Lactate Dehydrogenase Release Assay
Cell death was detected using a CytoTox 96 Non-Radioactive Cytotoxicity Assay kit (Promega, Madison, WI, United States) according to the manufacturer’s protocol. Briefly, 100 μl of supernatant was removed from sevoflurane-treated BV2 cells and transferred into a clear flat-bottomed 96-well plate. A freshly prepared reaction mixture (100 μl) was then added and incubated for no longer than 30 min at 20–25°C. Lactate dehydrogenase (LDH) activity was detected using a Tecan microplate reader (Spark 10M, Männedorf, Switzerland).
Cell Counting Kit-8 Assay
Cell viability was calculated using a Cell Counting Kit-8 (CCK-8) assay (Dojindo, Tokyo, Japan) according to the manufacturer’s protocol. Briefly, cells were cultured in 96-well plates to a density of 5 × 103 cells per well, exposed to 4% sevoflurane for 6 h, and then incubated with CCK-8 solution (10 μl/well) for 20–30 min. Absorbance at 450 nm was measured using a Tecan microplate reader (Spark 10M), and cell viability was calculated as follows: cell viability (%) = [(As − Ab)/(Ac − Ab) × 100%. As, Ac, and Ab were measured in the sevoflurane-treated, control, and blank groups, respectively.
Caspase-1 Assay
To detect pyroptotic cell death, BV2 cells were cultured on glass coverslips and treated with sevoflurane. Caspase-1 activity was measured using a FAM-fluorescent labelled inhibitors of caspase (FLICA) caspase-1 detection kit according to the manufacturer’s protocol. FLICA probes bind covalently to active caspase enzymes. The FAM-FLICA working solution was mixed with culture medium at a ratio of 1:30 v/v and added directly to adherent cells. The cells were incubated at 37°C for 60 min, with gentle mixing every 20 min to disperse the reagent. After the culture medium had been removed carefully, the cells were incubated with 1× Apoptosis Wash Buffer at 37°C for 10 min to wash away surplus FAM-FLICA. This step was repeated three times. To observe nuclear morphology, cells were incubated with Hoechst 33,342 (blue DNA binding dye) for 5 min at 37°C. To distinguish between apoptosis and necrosis, the cells were stained with propidium iodide (PI). Cells were then observed using a fluorescence microscope (Leica DMi8, Heidelberg, Germany). FAM-FLICA has an optimal excitation wavelength of 488–492 nm and peak emission at 515–535 nm. Images were analyzed using ImageJ software.
Western Blotting
Cells cultured at 37°C with 5% CO2 were washed with phosphate-buffered saline (PBS) three times, resuspended in radioimmunoprecipitation assay (RIPA) buffer containing phenylmethylsulfonyl fluoride (PMSF) and phosphatase inhibitors, and incubated at 4°C for 30 min. After centrifugation at 12,000 rpm and 4°C for 15 min, the supernatant was collected, mixed with sodium dodecyl sulfate (SDS) protein loading buffer, and incubated at 95°C for 10 min. After 8% or 12% SDS–polyacrylamide gel electrophoresis, the samples were transferred to PVDF membranes, blocked with 5% skim milk powder at 20°C–25°C, shaken for 2 h, and incubated with primary antibodies at 4°C shaken overnight. Following this, the membranes were washed thrice with TBST buffer for 10 min and incubated with secondary antibodies at room temperature for 1 h. Protein bands were visualized and quantified using ECL reagent (Thermo Fisher Scientific, Waltham, MA, United States) with a chemiluminescence imaging system (ClinX Sciences, Shanghai, China).

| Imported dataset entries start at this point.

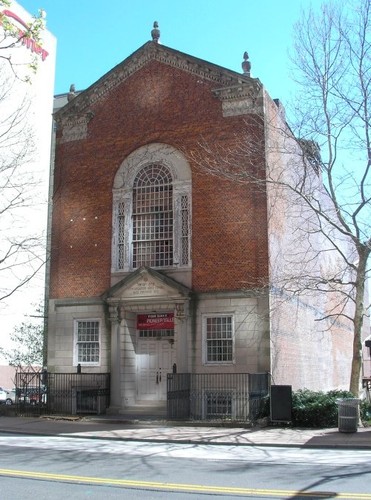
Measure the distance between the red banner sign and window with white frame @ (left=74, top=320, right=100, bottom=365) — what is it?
1.75m

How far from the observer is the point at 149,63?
85.0 feet

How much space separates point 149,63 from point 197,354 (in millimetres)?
12534

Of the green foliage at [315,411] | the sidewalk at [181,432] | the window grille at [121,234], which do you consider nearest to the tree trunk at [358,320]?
the green foliage at [315,411]

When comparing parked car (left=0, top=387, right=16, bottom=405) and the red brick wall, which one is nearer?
the red brick wall

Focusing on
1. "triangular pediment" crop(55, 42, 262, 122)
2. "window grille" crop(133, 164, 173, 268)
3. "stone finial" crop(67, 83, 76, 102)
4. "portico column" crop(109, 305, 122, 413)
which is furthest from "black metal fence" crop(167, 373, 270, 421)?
"stone finial" crop(67, 83, 76, 102)

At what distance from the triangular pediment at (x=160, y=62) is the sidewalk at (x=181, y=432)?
12.6 meters

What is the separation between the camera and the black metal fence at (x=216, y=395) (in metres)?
20.3

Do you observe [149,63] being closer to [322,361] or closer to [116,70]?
[116,70]

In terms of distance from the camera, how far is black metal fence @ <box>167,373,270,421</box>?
20.3 meters

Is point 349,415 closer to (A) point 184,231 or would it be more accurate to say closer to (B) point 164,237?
(A) point 184,231

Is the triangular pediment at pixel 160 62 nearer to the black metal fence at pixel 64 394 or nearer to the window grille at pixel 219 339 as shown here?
the window grille at pixel 219 339

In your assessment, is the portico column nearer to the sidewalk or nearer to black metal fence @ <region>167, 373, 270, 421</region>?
the sidewalk

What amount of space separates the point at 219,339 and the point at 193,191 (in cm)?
588

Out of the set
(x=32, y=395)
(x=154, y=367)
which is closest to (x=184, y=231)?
(x=154, y=367)
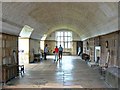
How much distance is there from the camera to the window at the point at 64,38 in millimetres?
40375

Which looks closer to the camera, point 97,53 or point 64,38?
point 97,53

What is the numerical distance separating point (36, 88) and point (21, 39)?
12.7m

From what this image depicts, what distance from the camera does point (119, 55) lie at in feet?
40.1

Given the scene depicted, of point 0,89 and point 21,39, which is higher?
point 21,39

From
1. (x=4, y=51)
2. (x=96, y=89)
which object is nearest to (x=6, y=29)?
(x=4, y=51)

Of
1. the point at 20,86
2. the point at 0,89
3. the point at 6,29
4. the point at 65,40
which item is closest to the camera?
the point at 0,89

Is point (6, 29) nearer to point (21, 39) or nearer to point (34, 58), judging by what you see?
point (21, 39)

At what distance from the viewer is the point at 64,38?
40.8 meters

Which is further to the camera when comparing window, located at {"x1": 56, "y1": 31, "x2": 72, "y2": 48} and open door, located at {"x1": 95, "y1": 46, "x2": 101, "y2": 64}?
window, located at {"x1": 56, "y1": 31, "x2": 72, "y2": 48}

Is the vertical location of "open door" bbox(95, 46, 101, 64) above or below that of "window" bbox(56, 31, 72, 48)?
below

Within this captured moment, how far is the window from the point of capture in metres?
40.4

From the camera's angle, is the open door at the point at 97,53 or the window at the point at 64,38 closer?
the open door at the point at 97,53

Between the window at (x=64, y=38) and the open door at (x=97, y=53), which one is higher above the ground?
the window at (x=64, y=38)

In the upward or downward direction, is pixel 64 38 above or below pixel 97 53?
above
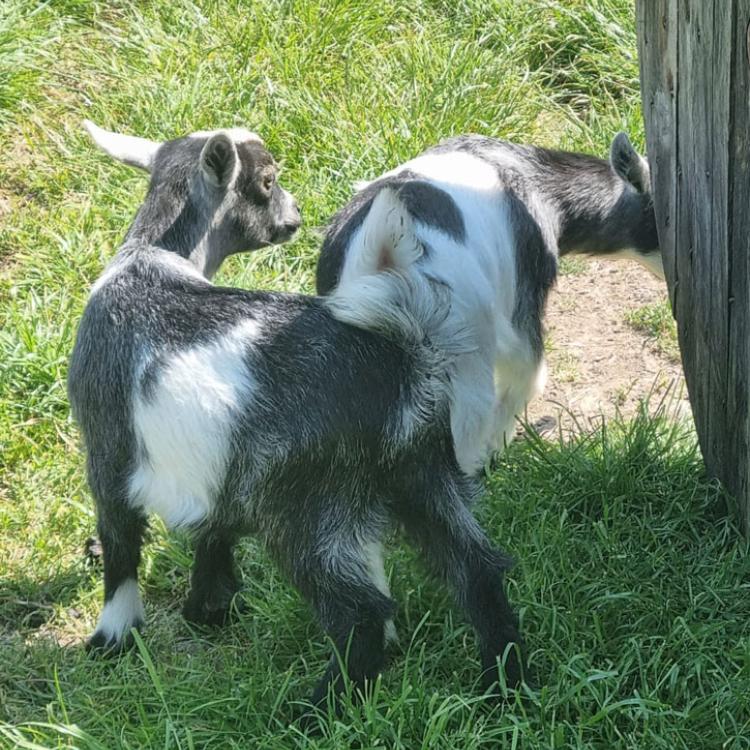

Immunofluorescence Staining
For the in vitro experiments, adherent BV2 cells plated on coverslips in six-well plates were treated with or without sevoflurane for 6 h, washed three times with PBS, and fixed with 4% polyformaldehyde for approximately 30 min. The cells were then permeabilized with 1% Triton X-100 for 20 min, blocked with 2% bovine serum albumin at room temperature for 1 h, and incubated with anti-ASC (Cell Signaling, #67824, 1:300) and anti-IBA1 (Thermo Fisher Scientific, MA5-27726, 1:300) antibodies at 4°C overnight. The cells were then incubated with 488 (Beyotime, A0423, 1:500) and cyc-conjugated (Beyotime, A0521, 1:500) secondary antibodies for 1 h at 37°C. Nuclei were stained using DAPI. Cells were observed directly using a fluorescence microscope (Leica DMi8).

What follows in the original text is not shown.